Thursday, December 07, 2006

In Praise of....

....the Kotlet

Or Cotoletta alla milanese as we like to call it in Italy and from where it's thought to have originated. Milan to be precise and I think it's about time Milan got some credit.

The Austrians call it Weiener Schnitzel, the Poles Kotlet Schabowy. Even the Japanese like it too and call it Tonkatsu. It's popular in Sweden, Australia and Korea. They have a version called Milanesas in Argentina, Uruguay, Paraguay and other Latin American countries such as Mexico and Brazil. It seems everyone has a version!

It's basically more or less the thing everywhere. Meat coated in eggs and breadcrumbs and then fried - the only thing that changes is the meat. Some use beef, veal, chicken or pork and the original cotoletta alla Milanese has to be veal with the bone in. In Austria there are fast food chains that serve mostly schnitzels. Now that's my kind of fast food.

Mike will often ask me what I fancy for dinner and I'll usually say the same thing. Its great comfort food in the winter served with sweet potato mash and great in the summer with a salad. On our trip to Poland last year we had it at least three times. It's unavoidable really as it's one of Poland's national dishes which you'll find on almost every menu. My family in Italy often have it on a Sunday with pattatine fritte (homemade fries) in summer and in winter.

We had it last night with sweet potato mash and ratatouille. It's so easy to make. You just need to bash out the meat until it's nice and flat, dip in a beaten egg, then breadcrumbs and fry.

13 comments:

ginkers said...

Can I be the first one to join your Milanese fan club? As a true patriot I will always prefer a bistecca alla fiorentina but I have always had a soft spot for the old cotoletta. There is something reassuring about it when you see it on a menu, like meeting an old friend.

Do you have any thoughts on cotolette in umido? My Nonna used to make them in a sauce of tomato, onion and peas. My mum still makes it. Absolutely beautiful.

Red said...

My dad used to make cotolette alla milanese! And now that I think about it, I haven't had one since he died. Nobody dares make the dishes he used to make in case of unfavourable comparisons (my dad was genius in the kitchen!)

For a bit of variety he would melt some cheese on the odd one... my life, it was good! We would have it with a green salad on the side. Mmm... lovely.

a.c.t said...

Ginkers, you certainly can.
I've never had cotolette in umido but it sounds nice, I'm going to try and find the recipe. Does it still have breadcrumbs?
Red, what kind of cheese did he put on them? You should give them a go, it's really simple, you can't go wrong.

martinobhoy said...

Do some places serve it with spaghetti or am I thinking of something else?

david said...

I think the Cotoletta was my first Italian dish in an Italian family (obviously after sliced salamini with a hot Michetta and Taleggio).

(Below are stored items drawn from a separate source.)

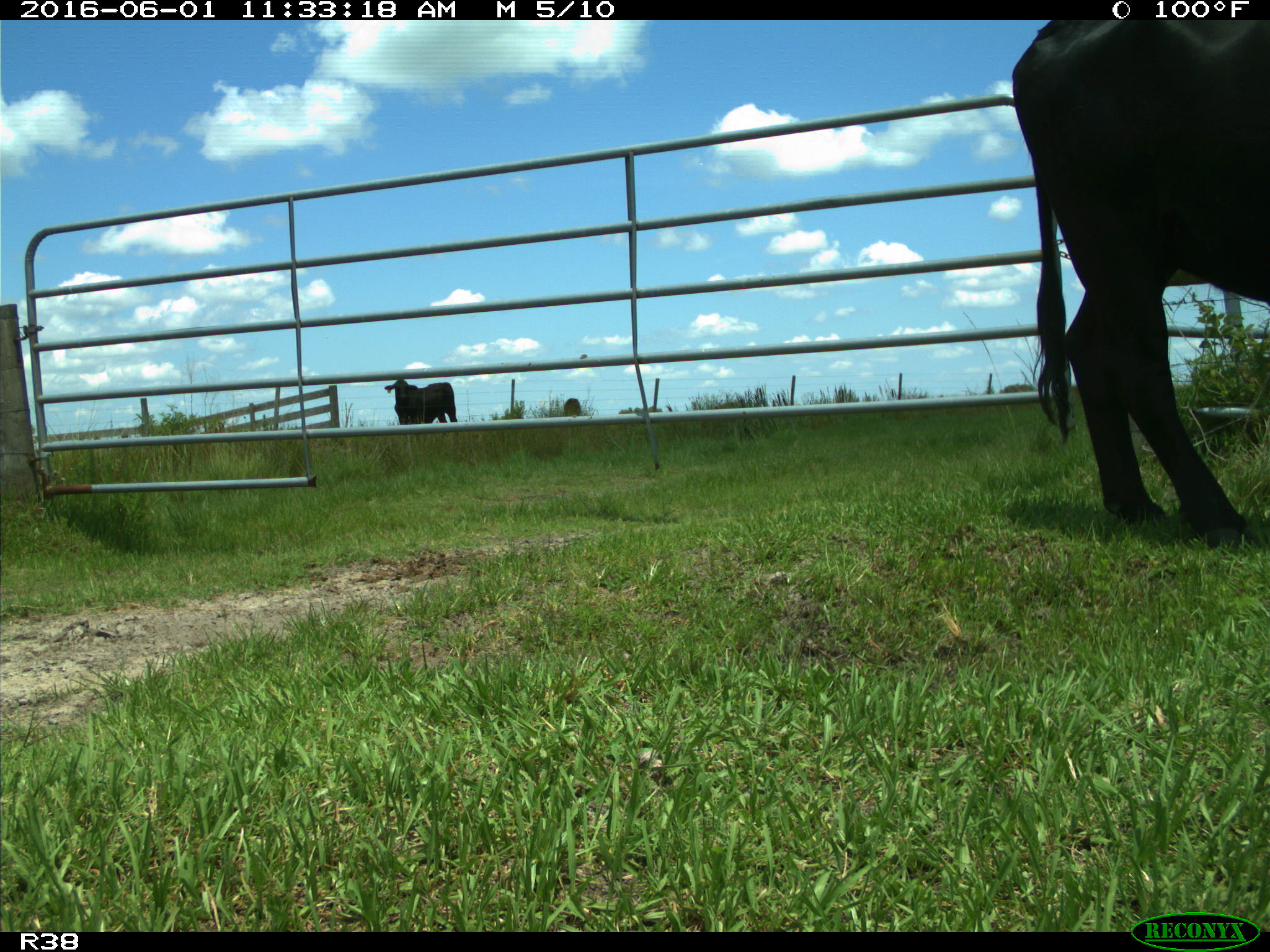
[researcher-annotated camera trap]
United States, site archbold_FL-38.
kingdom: Animalia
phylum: Chordata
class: Mammalia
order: Artiodactyla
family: Bovidae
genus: Bos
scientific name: Bos taurus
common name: domestic cow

Simple, a bit of lemon squeezed on top, and patate al forno.

wrinkled weasel said...

Often the simplest are the best.

Spangly Princess said...

mmm you've achieved the unlikely feat of making my fancy a cotoletta first thing in the morning... a testament to your powers of persuasion (and my hangover, perhaps)

a.c.t said...

Martino, I've definitely seen it served with spaghetti in Anglo-Italian places that seem to be a bit confused about how to serve Italian food. It's like having say prawn cocktail on the same plate as a roast dinner (just trying to think of a British equivalent).
David, I forgot to mention the lemon. That's essential!
WW, simplest is the best. There's nothing worse than over complicated flavours.
SP, I think cotoletta is one of the few non-breakfast things I can eat in the morning, along with cold pizza.

Susan in Italy said...

A great way to celebrate St. Ambrose! Happy holiday!

ginkers said...

ACT - I think you just cook it as a normal cotoletta and then add it to a pot in which the olive oil, onion, peas and pomodori have been cooking for a while. Then just let it simmer gently for half an hour or so in order for the meat to take on a bit of the sauce's flavour. If the meat is not the greatest it certainly makes it more tender.

Anonymous said...

yummm :)

City Slicker said...

Coming from someone who is half Milanese that looks delicious.

Nice blog as well. Like the mix of topics. Will check back.

Red said...

My Dad would just cook both sides, then add a sottiletta on top of meat for a handful of seconds, until it was all gooey and melted. Yum!